▶ **WHAT YOU NEED TO DO**
Render the records starting at the line that contains "Among grass, located" and ending at the line that contains "19445 millimetres" as a Markdown table with the columns No. and Line. Give each row a number and omit blank lines.

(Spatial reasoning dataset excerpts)
• • • • • • •
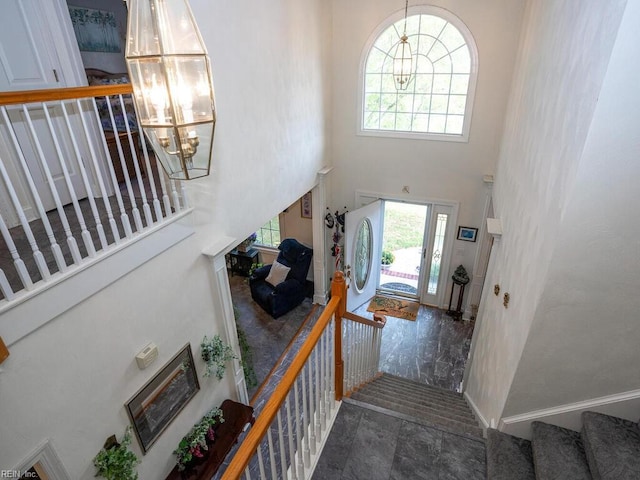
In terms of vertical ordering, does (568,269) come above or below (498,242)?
above

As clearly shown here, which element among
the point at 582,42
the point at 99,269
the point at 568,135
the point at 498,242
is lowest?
the point at 498,242

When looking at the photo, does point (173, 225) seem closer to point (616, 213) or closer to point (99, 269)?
point (99, 269)

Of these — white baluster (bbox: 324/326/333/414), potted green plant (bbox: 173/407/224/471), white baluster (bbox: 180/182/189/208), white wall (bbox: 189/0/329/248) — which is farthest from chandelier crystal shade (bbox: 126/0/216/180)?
potted green plant (bbox: 173/407/224/471)

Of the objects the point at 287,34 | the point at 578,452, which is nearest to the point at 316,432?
the point at 578,452

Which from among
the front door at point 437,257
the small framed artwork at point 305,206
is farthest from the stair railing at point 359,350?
the small framed artwork at point 305,206

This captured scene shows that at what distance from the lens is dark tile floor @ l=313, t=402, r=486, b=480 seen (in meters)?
2.36

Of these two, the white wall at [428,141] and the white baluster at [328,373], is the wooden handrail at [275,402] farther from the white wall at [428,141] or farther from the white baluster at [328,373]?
the white wall at [428,141]

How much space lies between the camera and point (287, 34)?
423 cm

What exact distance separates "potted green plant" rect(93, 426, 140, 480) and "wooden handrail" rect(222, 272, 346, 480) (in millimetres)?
1573

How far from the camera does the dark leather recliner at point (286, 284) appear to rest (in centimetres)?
619

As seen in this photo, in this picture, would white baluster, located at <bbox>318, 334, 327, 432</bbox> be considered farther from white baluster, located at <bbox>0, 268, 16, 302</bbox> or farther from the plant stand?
white baluster, located at <bbox>0, 268, 16, 302</bbox>

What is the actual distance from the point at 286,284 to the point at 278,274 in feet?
0.93

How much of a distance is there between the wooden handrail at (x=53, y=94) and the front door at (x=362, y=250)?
13.1 feet

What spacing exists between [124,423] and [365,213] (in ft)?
14.4
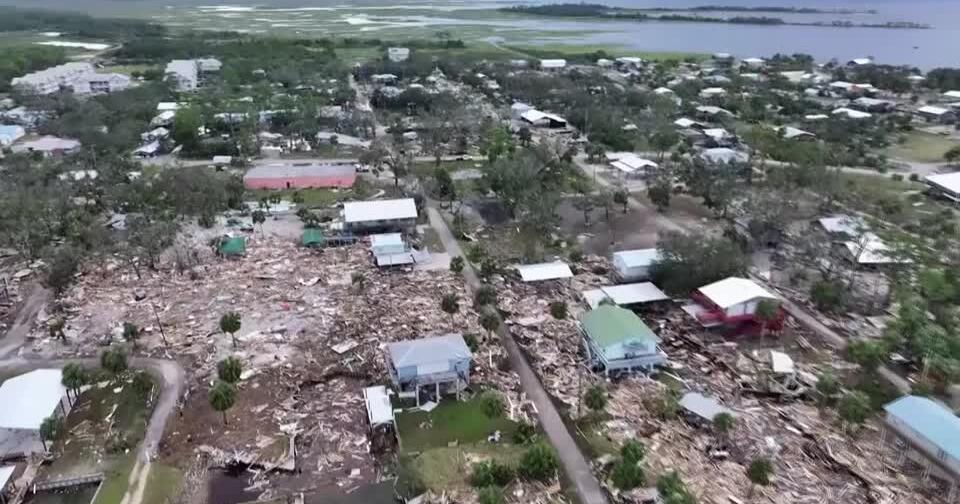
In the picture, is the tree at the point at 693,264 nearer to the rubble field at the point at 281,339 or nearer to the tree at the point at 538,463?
the rubble field at the point at 281,339

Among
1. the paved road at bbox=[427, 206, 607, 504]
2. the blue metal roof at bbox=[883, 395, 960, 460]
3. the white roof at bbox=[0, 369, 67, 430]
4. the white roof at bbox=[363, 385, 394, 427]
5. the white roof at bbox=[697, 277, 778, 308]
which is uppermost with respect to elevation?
the white roof at bbox=[697, 277, 778, 308]

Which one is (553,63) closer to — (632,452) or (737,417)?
(737,417)

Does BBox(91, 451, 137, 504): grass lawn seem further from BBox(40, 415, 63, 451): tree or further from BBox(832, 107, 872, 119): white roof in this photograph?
BBox(832, 107, 872, 119): white roof

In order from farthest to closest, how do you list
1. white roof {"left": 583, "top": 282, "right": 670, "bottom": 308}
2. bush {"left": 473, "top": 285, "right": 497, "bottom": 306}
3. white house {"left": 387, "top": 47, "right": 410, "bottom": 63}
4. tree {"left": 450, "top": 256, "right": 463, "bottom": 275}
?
white house {"left": 387, "top": 47, "right": 410, "bottom": 63}, tree {"left": 450, "top": 256, "right": 463, "bottom": 275}, white roof {"left": 583, "top": 282, "right": 670, "bottom": 308}, bush {"left": 473, "top": 285, "right": 497, "bottom": 306}

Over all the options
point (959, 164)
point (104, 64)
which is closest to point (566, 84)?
point (959, 164)

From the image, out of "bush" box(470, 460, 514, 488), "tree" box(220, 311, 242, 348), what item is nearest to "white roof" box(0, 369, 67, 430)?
"tree" box(220, 311, 242, 348)

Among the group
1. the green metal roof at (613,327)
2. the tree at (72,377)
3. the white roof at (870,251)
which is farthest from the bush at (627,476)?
the white roof at (870,251)

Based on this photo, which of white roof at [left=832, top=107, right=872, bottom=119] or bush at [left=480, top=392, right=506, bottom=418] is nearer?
bush at [left=480, top=392, right=506, bottom=418]

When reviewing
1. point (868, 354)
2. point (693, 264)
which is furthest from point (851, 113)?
point (868, 354)
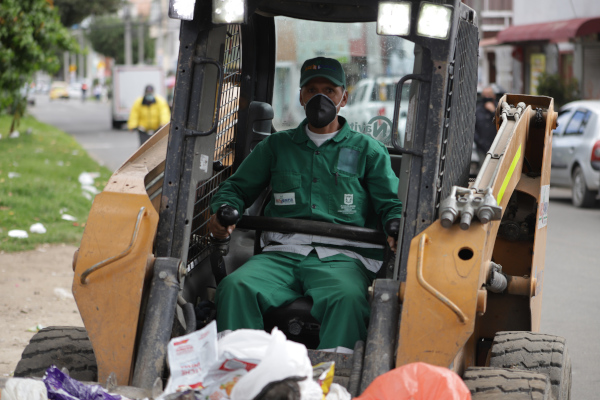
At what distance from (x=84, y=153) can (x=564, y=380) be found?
17.3 meters

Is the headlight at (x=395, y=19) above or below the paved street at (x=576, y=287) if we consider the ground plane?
above

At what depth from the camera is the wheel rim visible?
13.9 m

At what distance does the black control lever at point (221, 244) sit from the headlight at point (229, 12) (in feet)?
2.88

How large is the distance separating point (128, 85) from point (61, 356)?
3152 centimetres

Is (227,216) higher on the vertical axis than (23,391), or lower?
higher

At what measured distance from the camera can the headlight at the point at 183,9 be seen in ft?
11.3

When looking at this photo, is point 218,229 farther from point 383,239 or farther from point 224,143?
point 224,143

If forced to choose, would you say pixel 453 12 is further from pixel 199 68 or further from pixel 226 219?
pixel 226 219

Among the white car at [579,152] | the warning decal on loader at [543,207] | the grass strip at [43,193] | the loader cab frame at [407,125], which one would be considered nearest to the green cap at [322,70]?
the loader cab frame at [407,125]

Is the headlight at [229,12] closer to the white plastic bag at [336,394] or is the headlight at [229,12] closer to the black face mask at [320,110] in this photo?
the black face mask at [320,110]

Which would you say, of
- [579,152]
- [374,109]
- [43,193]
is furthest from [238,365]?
[579,152]

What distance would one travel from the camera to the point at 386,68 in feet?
15.4

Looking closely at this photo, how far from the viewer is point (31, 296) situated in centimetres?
Result: 742

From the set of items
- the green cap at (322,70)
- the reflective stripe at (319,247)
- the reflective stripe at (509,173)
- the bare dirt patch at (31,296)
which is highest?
the green cap at (322,70)
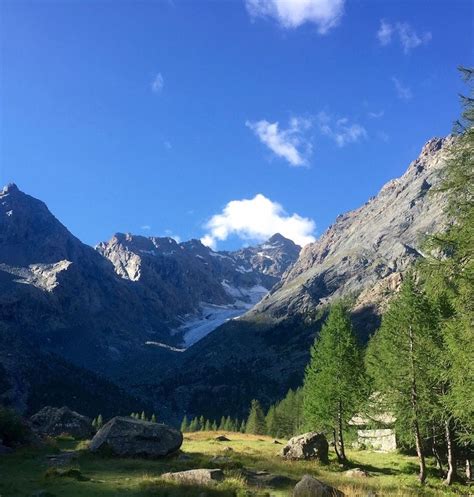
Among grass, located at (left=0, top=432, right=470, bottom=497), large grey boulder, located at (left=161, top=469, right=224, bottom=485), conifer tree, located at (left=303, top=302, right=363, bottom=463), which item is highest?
conifer tree, located at (left=303, top=302, right=363, bottom=463)

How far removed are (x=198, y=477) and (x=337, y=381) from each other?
21.0m

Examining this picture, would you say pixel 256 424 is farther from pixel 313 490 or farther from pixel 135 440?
pixel 313 490

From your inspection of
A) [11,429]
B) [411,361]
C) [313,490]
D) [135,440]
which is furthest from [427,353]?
[11,429]

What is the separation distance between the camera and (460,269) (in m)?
18.4

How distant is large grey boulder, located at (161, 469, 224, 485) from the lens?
19445 millimetres

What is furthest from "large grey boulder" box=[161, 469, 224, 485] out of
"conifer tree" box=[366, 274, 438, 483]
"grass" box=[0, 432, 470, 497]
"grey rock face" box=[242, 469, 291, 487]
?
"conifer tree" box=[366, 274, 438, 483]

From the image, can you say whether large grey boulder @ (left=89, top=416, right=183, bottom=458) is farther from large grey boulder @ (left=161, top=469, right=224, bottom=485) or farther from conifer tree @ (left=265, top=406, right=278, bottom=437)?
conifer tree @ (left=265, top=406, right=278, bottom=437)

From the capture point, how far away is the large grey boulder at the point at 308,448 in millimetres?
34000

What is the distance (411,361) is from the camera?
29938 millimetres

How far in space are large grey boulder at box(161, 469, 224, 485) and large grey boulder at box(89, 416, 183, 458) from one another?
31.5 ft

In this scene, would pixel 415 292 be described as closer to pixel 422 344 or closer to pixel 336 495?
pixel 422 344

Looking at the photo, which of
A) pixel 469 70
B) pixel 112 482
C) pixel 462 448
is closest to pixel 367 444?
pixel 462 448

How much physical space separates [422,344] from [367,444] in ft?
83.3

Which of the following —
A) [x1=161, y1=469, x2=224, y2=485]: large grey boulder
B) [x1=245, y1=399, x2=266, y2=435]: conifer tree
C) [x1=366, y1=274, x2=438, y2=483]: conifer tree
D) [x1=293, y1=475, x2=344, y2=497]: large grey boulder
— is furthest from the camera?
[x1=245, y1=399, x2=266, y2=435]: conifer tree
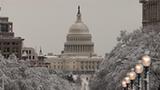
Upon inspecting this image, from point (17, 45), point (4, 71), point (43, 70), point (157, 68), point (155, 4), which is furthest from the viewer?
point (17, 45)

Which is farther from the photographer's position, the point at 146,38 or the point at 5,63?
the point at 5,63

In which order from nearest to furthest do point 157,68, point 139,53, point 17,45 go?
point 157,68
point 139,53
point 17,45

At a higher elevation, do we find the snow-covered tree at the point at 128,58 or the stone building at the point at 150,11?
the stone building at the point at 150,11

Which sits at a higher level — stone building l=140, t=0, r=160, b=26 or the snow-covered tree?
stone building l=140, t=0, r=160, b=26

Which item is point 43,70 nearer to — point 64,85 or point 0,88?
point 64,85

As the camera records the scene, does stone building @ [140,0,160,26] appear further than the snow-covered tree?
Yes

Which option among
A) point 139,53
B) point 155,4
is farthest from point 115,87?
point 155,4

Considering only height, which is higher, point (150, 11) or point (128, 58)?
point (150, 11)

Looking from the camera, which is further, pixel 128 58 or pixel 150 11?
pixel 150 11

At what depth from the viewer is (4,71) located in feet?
331

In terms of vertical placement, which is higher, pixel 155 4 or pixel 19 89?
pixel 155 4

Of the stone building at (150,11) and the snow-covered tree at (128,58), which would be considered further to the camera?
the stone building at (150,11)

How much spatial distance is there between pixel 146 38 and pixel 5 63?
1613cm

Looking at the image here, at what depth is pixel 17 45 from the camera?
191m
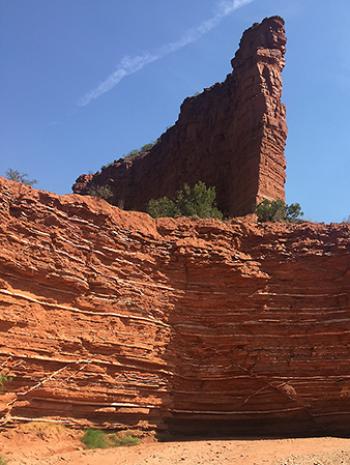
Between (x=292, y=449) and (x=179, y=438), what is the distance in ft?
8.94

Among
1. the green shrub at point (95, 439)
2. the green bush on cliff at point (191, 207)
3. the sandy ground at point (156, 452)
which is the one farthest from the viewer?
the green bush on cliff at point (191, 207)

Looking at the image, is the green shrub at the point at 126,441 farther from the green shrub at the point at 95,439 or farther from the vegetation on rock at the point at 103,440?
the green shrub at the point at 95,439

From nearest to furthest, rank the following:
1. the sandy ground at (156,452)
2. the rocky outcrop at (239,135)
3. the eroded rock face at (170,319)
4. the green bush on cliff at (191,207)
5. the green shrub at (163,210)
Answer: the sandy ground at (156,452) → the eroded rock face at (170,319) → the green bush on cliff at (191,207) → the green shrub at (163,210) → the rocky outcrop at (239,135)

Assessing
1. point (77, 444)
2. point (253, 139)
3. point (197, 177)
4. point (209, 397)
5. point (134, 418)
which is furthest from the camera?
point (197, 177)

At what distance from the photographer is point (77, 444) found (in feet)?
39.1

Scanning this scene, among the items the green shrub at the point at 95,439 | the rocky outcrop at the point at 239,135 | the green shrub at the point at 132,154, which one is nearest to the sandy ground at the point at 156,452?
the green shrub at the point at 95,439

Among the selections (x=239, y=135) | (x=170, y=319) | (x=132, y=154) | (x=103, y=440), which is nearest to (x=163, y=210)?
(x=239, y=135)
• • • • • • •
▶ **WRITTEN RESPONSE**
| No. | Line |
|---|---|
| 1 | Among grass, located at (left=0, top=432, right=470, bottom=497), large grey boulder, located at (left=161, top=469, right=224, bottom=485), conifer tree, located at (left=303, top=302, right=363, bottom=463), which item is highest? |
| 2 | conifer tree, located at (left=303, top=302, right=363, bottom=463) |
| 3 | How far removed are (x=198, y=477) and (x=337, y=381) from each other? |
| 4 | 21.0m |
| 5 | Examining this picture, would you say pixel 256 424 is farther from pixel 313 490 or farther from pixel 135 440? |
| 6 | pixel 313 490 |
| 7 | From your inspection of |
| 8 | A) [11,429] |
| 9 | B) [411,361] |
| 10 | C) [313,490] |
| 11 | D) [135,440] |
| 12 | which is furthest from [427,353]? |
| 13 | [11,429] |
| 14 | What is the separation distance between the camera and (460,269) (in m)? |
| 15 | 18.4 |
| 16 | How distant is large grey boulder, located at (161, 469, 224, 485) from the lens? |
| 17 | 19445 millimetres |